Сибилла сказала, старательно выдерживая ровный тон и глядя в сторону:
— Когда он приедет, я сперва хотела бы повидать его так, чтобы он не подозревал о том, кто я. Если он действительно полюбил меня, то сумеет узнать в любом обличии. Устройте нам встречу, чтобы о ней никто не знал, кроме вас и меня!
Эмерик улыбнулся и склонил голову.
Ги де Лузиньян погрузился в Иерусалим, точно малая маслинка, брошенная в огромный котел, где приготовлена братская трапеза для целого гарнизона; и вот, пока двое услужающих тащат этот котел на коромысле, все внутри него колышется и булькает, и малую маслинку кидает из стороны в сторону.
Город стоит на крутом берегу иссохшей реки, желтыми стенами и башнями врезаясь в блеклое небо. Два огромных купола высятся над ним, точно две опрокинутые чаши: купол Храма Господня и ротонда церкви Гроба Господня, свод которой раскрывается прямо в небо, чтобы впускать священный невещественный огонь, и рядом — дозорная башня ордена госпитальеров. Весь горизонт, от купола до купола, причудливо изрезан колокольнями, башнями, террасами.
Все наиглавнейшее в жизни человечества происходило здесь, в тесном пространстве, внутри толстых стен: Христос, Его смерть и то, что случилось потом.
Но все это не завершилось единовременным событием — оно происходит до сих пор; Иерусалим длится постоянно, он растянут во времени — единственный город на земле, — и Ги, как и всякий человек, который пришел сюда с нашитым на одежду крестом, вдруг ощутил соприкосновение своей души с душой спящего Хранителя Гроба, великого Готфрида, и с душами былых королей, и с теми верующими во Христа, чьи имена скрыты среди людей и известны лишь Господу, — с теми, кто вырезал на память о себе крохотный крестик в скале Голгофы.
Ворота поглощают входящего, а за воротами — странным образом — не обнаруживается ничего особенного или великого: обычная городская суета.

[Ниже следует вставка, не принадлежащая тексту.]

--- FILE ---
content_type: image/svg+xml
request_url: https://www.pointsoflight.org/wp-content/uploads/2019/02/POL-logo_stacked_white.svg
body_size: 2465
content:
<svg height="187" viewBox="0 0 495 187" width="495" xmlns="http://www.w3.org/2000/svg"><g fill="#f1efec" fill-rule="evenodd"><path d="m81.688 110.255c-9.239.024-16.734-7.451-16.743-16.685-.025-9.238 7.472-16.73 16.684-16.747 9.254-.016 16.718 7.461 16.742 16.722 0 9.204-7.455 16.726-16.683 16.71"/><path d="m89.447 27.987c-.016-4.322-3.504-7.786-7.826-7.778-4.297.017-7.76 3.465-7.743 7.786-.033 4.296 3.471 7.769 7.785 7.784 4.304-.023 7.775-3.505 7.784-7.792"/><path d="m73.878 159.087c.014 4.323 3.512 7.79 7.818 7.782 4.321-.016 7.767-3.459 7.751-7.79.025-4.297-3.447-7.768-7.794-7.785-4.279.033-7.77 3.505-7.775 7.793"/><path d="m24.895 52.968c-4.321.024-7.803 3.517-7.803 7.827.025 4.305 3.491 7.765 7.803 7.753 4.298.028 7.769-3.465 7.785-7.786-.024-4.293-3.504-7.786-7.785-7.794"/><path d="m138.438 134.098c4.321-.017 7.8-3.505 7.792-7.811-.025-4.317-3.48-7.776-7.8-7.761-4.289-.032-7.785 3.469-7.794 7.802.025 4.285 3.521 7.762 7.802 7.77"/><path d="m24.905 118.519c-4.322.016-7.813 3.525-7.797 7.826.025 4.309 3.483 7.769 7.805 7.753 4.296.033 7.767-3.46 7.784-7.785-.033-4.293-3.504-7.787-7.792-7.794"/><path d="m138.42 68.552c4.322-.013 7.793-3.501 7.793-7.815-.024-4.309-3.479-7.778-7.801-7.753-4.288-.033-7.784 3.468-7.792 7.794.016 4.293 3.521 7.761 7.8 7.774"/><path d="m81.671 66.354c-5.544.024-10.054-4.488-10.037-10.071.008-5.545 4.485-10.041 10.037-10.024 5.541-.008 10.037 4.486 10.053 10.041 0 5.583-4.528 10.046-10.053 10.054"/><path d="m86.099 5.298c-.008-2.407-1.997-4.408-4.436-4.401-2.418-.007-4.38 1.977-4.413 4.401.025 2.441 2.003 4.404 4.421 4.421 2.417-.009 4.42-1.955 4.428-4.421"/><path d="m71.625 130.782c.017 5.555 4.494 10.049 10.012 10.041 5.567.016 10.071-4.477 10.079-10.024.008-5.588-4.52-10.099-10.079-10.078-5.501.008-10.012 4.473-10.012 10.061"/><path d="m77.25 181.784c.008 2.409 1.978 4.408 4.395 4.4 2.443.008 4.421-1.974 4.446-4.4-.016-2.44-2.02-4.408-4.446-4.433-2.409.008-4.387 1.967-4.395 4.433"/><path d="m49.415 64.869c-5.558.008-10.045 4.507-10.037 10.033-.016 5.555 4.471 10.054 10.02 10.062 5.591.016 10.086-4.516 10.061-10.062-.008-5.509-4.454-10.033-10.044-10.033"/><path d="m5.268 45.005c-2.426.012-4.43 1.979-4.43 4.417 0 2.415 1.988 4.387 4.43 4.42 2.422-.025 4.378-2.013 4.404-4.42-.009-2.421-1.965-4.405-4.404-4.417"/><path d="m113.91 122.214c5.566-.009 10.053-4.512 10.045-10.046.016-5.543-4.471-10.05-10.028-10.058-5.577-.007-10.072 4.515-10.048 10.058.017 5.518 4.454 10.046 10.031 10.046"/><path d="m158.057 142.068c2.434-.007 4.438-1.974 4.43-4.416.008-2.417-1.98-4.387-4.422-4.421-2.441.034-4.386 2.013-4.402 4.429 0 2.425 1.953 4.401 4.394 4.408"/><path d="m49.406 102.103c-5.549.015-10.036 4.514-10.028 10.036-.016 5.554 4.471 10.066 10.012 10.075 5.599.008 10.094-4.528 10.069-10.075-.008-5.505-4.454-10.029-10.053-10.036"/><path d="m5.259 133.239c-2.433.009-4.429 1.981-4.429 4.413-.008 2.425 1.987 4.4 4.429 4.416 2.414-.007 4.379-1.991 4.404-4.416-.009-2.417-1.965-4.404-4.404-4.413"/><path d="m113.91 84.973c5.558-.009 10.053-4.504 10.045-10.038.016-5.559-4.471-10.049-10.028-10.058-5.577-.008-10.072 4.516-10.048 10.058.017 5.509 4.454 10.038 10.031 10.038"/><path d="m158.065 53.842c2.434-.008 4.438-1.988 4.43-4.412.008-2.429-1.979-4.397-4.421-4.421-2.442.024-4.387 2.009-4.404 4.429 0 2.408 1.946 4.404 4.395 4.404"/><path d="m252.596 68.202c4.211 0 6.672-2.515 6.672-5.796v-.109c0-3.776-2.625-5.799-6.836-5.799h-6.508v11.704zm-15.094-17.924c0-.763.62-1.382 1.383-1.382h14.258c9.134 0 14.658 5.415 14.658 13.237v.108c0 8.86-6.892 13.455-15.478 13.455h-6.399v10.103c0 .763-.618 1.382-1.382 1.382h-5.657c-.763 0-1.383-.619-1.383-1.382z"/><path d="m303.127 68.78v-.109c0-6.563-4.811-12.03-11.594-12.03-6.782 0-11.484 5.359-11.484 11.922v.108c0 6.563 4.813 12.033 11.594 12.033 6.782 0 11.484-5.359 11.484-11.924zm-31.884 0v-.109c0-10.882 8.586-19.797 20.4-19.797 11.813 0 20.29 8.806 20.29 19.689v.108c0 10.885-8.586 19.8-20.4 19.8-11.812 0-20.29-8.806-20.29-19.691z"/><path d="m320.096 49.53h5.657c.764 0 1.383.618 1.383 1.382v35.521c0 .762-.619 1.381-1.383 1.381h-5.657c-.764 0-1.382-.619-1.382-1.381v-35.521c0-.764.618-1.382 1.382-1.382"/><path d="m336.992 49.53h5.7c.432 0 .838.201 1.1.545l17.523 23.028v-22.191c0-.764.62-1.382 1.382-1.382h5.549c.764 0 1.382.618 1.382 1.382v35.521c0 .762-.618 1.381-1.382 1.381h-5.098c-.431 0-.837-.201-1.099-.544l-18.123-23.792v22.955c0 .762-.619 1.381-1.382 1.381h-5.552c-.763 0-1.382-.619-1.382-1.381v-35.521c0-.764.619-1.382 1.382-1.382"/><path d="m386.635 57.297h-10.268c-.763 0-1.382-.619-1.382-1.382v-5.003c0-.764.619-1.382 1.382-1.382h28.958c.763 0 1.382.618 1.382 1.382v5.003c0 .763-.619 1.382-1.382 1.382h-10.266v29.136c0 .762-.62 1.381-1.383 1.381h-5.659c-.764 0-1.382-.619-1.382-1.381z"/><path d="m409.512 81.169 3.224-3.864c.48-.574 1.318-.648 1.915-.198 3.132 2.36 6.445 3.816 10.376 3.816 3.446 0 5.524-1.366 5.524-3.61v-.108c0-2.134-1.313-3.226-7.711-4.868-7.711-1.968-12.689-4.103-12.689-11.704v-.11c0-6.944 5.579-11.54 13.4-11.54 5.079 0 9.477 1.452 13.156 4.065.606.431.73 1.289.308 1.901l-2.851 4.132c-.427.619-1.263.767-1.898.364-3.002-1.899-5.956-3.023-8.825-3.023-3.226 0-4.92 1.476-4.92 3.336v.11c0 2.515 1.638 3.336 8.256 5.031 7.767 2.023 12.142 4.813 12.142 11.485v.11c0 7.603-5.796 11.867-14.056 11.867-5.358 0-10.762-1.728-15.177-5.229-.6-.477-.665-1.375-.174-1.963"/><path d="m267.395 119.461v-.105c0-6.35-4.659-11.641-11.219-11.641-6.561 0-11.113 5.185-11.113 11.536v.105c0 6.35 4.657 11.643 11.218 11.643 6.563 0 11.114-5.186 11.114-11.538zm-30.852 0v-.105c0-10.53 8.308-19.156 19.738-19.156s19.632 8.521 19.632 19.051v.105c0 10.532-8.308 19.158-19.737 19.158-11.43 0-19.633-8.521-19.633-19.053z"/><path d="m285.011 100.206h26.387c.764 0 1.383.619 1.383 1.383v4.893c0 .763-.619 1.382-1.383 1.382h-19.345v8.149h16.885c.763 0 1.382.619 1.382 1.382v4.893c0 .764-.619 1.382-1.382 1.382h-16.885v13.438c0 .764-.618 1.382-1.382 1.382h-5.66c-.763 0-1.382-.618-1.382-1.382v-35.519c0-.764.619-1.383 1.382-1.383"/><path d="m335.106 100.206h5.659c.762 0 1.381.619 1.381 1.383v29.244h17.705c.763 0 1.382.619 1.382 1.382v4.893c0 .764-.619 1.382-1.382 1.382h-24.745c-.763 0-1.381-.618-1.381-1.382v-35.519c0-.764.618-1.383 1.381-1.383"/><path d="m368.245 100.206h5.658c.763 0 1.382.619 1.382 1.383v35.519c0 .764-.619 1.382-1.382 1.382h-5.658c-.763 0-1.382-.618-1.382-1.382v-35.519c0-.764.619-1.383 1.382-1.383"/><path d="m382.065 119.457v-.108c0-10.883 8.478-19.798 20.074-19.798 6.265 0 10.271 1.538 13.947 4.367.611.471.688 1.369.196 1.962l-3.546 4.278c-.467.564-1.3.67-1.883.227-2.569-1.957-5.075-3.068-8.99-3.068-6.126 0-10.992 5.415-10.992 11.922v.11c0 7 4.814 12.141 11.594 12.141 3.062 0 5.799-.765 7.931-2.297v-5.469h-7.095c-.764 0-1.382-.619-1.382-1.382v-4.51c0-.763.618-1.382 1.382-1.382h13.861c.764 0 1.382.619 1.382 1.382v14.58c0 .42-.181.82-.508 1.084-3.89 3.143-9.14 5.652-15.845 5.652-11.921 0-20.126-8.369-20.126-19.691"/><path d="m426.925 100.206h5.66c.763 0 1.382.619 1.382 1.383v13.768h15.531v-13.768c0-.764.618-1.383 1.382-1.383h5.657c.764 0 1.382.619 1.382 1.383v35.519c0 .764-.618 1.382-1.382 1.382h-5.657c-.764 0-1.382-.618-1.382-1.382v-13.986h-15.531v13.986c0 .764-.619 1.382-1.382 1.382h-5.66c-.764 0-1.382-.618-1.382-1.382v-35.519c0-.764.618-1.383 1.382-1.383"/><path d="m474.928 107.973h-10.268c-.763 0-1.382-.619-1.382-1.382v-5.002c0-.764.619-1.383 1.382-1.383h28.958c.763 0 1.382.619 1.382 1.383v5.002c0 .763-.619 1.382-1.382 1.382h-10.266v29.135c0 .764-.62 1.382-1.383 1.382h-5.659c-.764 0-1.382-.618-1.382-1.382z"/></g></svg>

Улицы перекрыты сводами наподобие тоннелей, и там ведется торговля; приятный рассеянный свет падает через небольшие окна, прорубленные в своде.
С Ги — его старший брат Эмерик; они бродят, как простые горожане, и Ги не устает дивиться тому, что открывается взорам, а Эмерик посмеивается, ощущая себя хозяином этого города и каждого примечательного камня в нем.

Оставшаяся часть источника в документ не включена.